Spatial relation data
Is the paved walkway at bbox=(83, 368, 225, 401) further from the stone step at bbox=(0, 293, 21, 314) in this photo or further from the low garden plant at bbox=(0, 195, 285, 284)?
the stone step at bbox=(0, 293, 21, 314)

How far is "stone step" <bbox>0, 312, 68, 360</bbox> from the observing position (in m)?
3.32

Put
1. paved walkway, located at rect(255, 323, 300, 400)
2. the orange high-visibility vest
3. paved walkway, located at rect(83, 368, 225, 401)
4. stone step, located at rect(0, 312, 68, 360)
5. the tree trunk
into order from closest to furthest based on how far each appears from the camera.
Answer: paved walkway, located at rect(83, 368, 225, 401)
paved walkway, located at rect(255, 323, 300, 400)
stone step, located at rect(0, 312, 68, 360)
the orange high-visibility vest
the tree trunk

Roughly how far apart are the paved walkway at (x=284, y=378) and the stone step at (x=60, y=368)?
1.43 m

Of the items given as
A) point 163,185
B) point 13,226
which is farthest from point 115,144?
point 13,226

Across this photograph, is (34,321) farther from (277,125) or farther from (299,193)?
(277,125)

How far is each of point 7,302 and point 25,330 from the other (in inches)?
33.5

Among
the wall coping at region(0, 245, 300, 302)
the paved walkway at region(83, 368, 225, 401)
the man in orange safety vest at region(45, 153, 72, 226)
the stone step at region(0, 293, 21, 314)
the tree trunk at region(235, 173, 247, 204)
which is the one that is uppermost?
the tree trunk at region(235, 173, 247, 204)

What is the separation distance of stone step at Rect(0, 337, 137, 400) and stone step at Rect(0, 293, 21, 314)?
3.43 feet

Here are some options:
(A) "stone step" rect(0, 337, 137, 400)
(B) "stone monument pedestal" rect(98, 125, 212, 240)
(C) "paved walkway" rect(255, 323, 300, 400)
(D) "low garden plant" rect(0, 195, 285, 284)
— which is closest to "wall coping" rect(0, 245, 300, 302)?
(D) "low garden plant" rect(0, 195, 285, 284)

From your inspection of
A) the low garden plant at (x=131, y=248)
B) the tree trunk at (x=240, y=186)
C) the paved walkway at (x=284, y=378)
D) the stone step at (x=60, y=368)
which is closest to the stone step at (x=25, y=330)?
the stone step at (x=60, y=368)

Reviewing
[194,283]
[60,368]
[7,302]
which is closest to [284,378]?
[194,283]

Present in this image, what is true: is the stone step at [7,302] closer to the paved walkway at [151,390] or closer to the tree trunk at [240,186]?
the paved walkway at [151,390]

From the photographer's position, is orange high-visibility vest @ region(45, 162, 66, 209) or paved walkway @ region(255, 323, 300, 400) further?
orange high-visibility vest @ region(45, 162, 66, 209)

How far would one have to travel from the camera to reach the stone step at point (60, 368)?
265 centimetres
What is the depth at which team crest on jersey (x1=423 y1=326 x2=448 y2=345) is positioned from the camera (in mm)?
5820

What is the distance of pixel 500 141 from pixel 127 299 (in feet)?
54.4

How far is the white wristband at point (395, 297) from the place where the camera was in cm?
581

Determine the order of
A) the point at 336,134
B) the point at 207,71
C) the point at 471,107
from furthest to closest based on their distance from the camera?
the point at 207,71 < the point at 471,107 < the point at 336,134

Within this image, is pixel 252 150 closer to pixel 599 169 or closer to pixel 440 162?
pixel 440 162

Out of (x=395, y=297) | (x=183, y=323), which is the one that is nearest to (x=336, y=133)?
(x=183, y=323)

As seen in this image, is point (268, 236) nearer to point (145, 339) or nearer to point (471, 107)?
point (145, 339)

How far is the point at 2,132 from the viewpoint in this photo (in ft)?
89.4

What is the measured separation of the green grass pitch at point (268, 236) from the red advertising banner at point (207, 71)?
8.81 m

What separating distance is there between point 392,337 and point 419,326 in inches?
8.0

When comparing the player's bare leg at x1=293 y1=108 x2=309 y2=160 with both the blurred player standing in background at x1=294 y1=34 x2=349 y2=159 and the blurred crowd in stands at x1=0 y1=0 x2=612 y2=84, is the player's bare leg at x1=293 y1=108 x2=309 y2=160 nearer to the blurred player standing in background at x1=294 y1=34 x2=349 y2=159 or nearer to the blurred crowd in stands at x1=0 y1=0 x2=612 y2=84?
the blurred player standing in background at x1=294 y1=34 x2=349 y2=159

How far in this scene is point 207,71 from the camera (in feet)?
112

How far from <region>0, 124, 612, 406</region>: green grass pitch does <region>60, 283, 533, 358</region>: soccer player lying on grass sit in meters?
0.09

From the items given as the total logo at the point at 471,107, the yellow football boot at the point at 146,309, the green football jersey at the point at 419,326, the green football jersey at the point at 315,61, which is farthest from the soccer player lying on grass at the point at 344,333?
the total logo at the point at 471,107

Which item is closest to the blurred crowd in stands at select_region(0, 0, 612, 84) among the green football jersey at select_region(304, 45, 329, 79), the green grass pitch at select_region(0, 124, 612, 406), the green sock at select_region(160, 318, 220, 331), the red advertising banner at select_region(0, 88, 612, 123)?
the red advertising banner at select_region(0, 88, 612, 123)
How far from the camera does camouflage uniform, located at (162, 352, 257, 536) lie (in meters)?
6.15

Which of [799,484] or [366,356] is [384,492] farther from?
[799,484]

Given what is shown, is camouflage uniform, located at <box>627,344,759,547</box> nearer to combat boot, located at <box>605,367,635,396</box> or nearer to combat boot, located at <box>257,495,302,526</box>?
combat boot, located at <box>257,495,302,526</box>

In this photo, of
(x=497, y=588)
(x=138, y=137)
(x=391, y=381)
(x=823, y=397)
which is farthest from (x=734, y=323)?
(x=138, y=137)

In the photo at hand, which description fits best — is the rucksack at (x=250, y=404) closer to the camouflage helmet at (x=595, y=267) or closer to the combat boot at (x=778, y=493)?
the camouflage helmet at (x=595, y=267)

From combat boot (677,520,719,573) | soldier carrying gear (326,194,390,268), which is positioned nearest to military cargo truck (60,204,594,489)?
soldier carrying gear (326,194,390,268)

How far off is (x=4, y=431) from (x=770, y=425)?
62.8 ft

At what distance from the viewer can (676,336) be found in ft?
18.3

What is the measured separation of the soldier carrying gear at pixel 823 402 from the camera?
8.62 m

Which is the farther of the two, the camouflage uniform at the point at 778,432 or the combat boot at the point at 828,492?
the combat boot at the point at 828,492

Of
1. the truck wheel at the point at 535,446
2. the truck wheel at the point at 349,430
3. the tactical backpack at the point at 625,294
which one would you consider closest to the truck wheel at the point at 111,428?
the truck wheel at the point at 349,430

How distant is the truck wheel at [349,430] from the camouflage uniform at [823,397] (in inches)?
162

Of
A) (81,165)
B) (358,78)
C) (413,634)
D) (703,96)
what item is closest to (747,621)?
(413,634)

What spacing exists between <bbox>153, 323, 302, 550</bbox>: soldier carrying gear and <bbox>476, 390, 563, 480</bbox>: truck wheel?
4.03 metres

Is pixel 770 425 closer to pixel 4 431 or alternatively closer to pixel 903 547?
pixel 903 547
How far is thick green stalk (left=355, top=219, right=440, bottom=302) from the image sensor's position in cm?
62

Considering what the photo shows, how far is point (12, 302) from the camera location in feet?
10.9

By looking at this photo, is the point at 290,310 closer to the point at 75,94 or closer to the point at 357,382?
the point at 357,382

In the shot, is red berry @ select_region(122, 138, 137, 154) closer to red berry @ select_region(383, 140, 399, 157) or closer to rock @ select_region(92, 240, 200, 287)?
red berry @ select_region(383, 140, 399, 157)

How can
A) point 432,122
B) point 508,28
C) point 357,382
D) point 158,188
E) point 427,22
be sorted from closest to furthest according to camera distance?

▸ WHAT IS REQUIRED: In the listing above, find the line with "How far off" and set down that line and all after it exactly, through the final line.

▸ EXERCISE OUTPUT:
How far off is (x=4, y=431) from (x=770, y=425)?
62.8 ft

At what distance from the viewer can (676,336) be found in ft?
18.3

What is the measured separation of the soldier carrying gear at pixel 823 402 from the camera?
8.62 m

Which is the farther of the two, the camouflage uniform at the point at 778,432 or the combat boot at the point at 828,492?
the combat boot at the point at 828,492

Of
1. the truck wheel at the point at 535,446
2. the truck wheel at the point at 349,430
3. the tactical backpack at the point at 625,294
which one would you consider closest to the truck wheel at the point at 111,428?
the truck wheel at the point at 349,430

How distant is the truck wheel at [349,430] from the camouflage uniform at [823,397] (in inches)?
162

Of
A) (81,165)
B) (358,78)
C) (413,634)
D) (703,96)
what item is closest to (747,621)?
(413,634)

What spacing exists between <bbox>153, 323, 302, 550</bbox>: soldier carrying gear and <bbox>476, 390, 563, 480</bbox>: truck wheel?
4.03 metres

Is pixel 770 425 closer to pixel 4 431 or alternatively closer to pixel 903 547?
pixel 903 547
How far is thick green stalk (left=355, top=219, right=440, bottom=302) from the image sensor's position in cm?
62

Considering what the photo shows, how far is point (12, 302) from the camera location in feet?
10.9

By looking at this photo, is the point at 290,310 closer to the point at 75,94 or closer to the point at 357,382?
the point at 357,382

In the shot, is red berry @ select_region(122, 138, 137, 154) closer to red berry @ select_region(383, 140, 399, 157) or closer to rock @ select_region(92, 240, 200, 287)?
red berry @ select_region(383, 140, 399, 157)

How can
A) point 432,122
B) point 508,28
C) point 357,382
D) point 158,188
E) point 427,22
be sorted from closest to furthest according to camera distance?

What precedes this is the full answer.